Dr. Masters co-founded wunderground in 1995. He flew with the NOAA Hurricane Hunters from 1986-1990. Co-blogging with him: Bob Henson, @bhensonweather
By: Dr. Jeff Masters , 4:06 PM GMT on June 23, 2006
A non-tropical low pressure system just northeast of the Bahama Islands has a surface circulation, and is expected to slowly grow more organized as it moves west-northwest towards Florida and the Carolinas over the next two days. Wind shear over the low was 10 - 25 knots early this morning at 5am EDT, but the 8 am EDT wind shear analysis from the University of Wisconsin's CIMSS showed that this shear dropped to 5 - 15 knots. The shear has continued to drop this afternoon, and was 5 - 10 knots at 2pm EDT (18 GMT). This should allow some modest development, and the Hurricane Center has scheduled a Hurricane Hunter aircraft to investigate the system on Saturday.

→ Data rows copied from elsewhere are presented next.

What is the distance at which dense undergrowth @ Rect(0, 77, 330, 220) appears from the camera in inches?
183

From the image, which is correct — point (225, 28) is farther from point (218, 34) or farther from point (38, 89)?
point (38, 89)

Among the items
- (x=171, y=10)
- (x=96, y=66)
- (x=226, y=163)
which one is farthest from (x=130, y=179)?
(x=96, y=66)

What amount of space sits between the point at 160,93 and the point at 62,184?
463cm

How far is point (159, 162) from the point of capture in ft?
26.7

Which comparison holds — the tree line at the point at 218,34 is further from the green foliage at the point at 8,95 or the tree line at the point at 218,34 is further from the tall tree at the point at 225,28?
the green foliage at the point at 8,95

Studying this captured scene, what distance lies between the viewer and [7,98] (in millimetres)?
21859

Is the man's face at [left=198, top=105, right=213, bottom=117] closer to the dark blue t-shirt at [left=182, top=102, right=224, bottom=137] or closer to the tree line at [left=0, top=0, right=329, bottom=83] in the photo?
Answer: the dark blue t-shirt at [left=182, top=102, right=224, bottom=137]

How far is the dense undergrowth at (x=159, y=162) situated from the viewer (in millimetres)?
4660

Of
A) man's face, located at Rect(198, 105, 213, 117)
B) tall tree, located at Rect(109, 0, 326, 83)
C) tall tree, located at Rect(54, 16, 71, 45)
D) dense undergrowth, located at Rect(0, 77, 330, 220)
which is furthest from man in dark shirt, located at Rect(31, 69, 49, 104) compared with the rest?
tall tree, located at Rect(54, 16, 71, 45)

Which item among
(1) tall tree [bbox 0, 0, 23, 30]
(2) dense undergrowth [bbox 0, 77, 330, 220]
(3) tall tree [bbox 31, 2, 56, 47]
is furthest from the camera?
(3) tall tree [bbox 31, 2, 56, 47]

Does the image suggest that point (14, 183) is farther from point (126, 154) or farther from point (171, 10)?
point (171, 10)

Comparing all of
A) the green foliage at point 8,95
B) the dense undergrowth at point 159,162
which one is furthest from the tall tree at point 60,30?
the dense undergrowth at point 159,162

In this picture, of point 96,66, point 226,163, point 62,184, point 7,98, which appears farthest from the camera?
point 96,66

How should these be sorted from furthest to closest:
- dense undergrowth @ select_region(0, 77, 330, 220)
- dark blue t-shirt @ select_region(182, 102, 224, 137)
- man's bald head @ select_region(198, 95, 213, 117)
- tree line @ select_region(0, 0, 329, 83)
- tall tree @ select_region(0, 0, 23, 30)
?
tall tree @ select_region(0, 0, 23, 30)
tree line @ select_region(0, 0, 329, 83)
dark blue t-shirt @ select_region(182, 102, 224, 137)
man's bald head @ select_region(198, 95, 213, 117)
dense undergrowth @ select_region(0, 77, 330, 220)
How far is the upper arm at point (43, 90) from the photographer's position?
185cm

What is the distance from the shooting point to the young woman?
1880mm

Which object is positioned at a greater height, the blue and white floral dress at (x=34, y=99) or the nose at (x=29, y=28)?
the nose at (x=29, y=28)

Figure 1. Preliminary model tracks for the Bahamas disturbance.
The low is very disorganized at present, with only a little intense thunderstorm activity near the circulation center. A QuikScat satellite wind estimate from 6:38 am EDT this morning revealed winds of about 15 - 20 mph in most of the region, with one tiny spot of higher winds in an intense thunderstorm near 23N 72W. Sea surface temperatures are in the 27 - 29 C range, which is well above the 26 C threshhold needed for tropical storm formation. However, as one can see from the water vapor satellite image below, there is a large area of very dry air over Florida. Upper level winds from the west are pushing this dry air into the center of the low, and this is inhibiting development. The low is forecast to move over Florida by Sunday, where it should bring welcome rains. It is also possible the low could turn northwest before reaching Florida, and move ashore over South Carolina or Georgia. Given the low's current poor organization, short amount of time it has to grow, and the presence of dry air and modest wind shear, the strongest system we can expect at landfall would be a 50-mph tropical storm. I think landfall as a tropical depression or a near-tropical depression is more likely.
Figure 1. Latest water vapor satellite image shows a very dry airmass (brown colors) over Florida, extending eastward into the Bahamas. The area of clouds northeast of the Bahamas at the edge of this dry air is what we are watching.
An interesting article from the New York Times yesterday described new super-strong homes being built in Florida and on the Gulf Coast. Insurers love them, and are offering up to 25% discounts on policies. With the high levels of hurricane activity observed since 1995 expected to continue at least another 10-20 years, expect to see this trend continue. I'd certainly be in the market for one if I lived in Florida!
I'll be back with an update later today if there is a significant change in the Bahamas system. I'll save my discussion of the large-scale weather pattern over the Atlantic so far this June for later.